The heat-treatment of these alloys must be carefully conducted, since not only is the alloy tender at the quenching temperature, but it is also very susceptible to small variations in quenching temperature. With proper attention to manipulation, consistent results can always be obtained; and rejections from warpage and distortion are negligible. The treatment best combining the factors of physical properties and economy is to heat the alloy at 975 deg. fahr. for 5 hr. and then to quench in boiling water or cool in air according to the design of the casting.
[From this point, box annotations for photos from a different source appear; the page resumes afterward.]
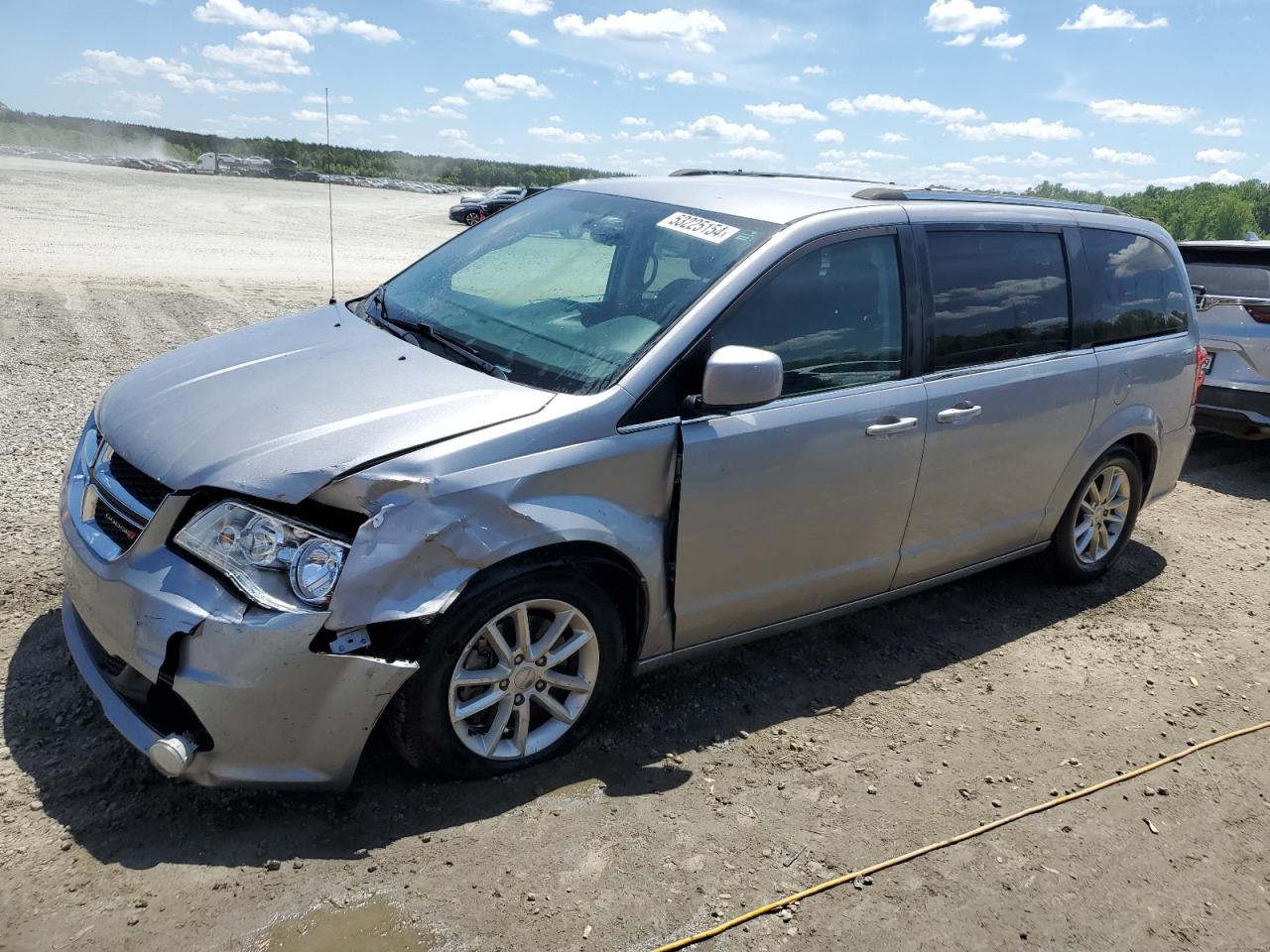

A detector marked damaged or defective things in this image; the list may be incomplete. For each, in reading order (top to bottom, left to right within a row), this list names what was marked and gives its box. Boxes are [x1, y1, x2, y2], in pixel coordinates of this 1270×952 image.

crumpled hood [96, 305, 552, 502]
damaged front bumper [58, 432, 417, 789]
broken headlight [177, 498, 349, 611]
front-end collision damage [314, 428, 679, 658]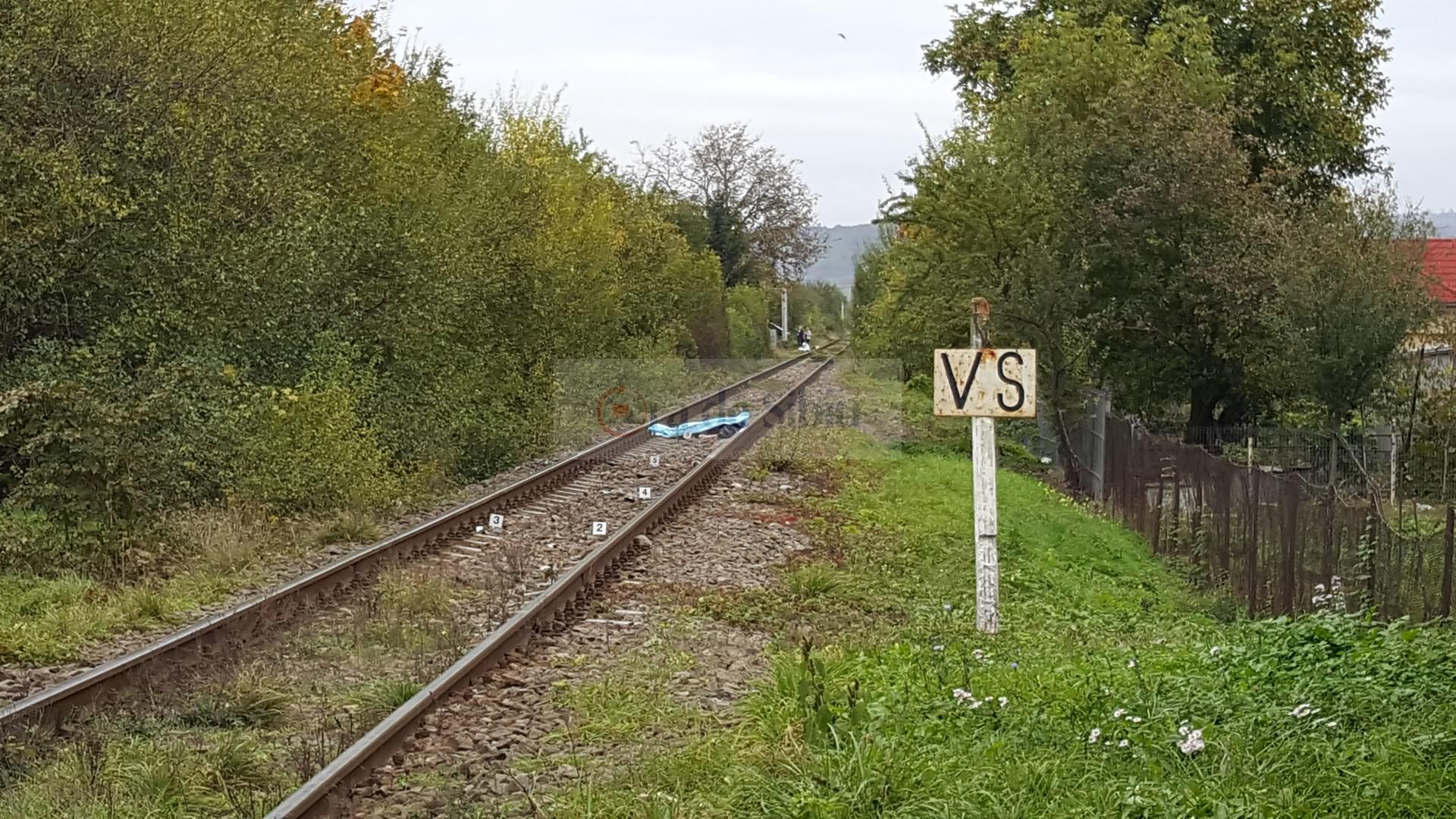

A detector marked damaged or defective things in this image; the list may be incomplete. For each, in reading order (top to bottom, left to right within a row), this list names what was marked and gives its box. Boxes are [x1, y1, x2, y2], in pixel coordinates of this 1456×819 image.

rusty vs sign [934, 349, 1037, 419]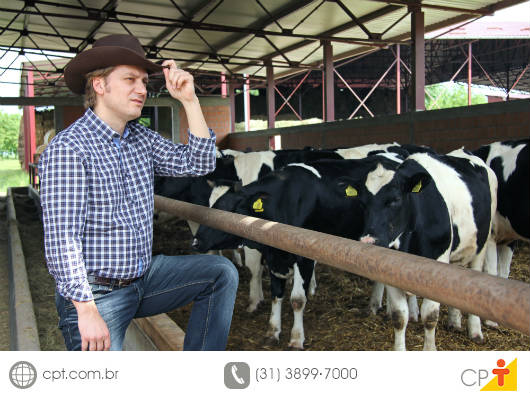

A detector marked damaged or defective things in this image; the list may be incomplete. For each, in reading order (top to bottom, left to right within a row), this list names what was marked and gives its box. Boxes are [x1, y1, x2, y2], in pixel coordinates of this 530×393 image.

rusty pipe [154, 195, 528, 334]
The alloy is subsequently aged at 212 deg. fahr. for 16 hr., an overnight treatment.
The physical properties of this alloy at ordinary temperatures as cast are very much improved by suitable heat-treatment; and at 600 deg. fahr. the alloy shows the remarkable property of being slightly stronger
than it is at room temperature, either as cast or heat-treated. The extended heat-treatments partaking of the nature of the malleableizing process in cast iron produce even better results than the short treatment described above, but the former is probably not economically justifiable, although it produces ultimate tensile-strengths as high as 45,000 lb. per sq. in. and Brinell hardness values as high as 105.
The average properties of the sand-cast and heat-treated alloy compared with some of the better known light casting-alloys are tabulated.
The metallography of the alloy is quite complex. A number of photomicrographs are included which not only show the constituents, but the changes in structure resulting from heat-treatment.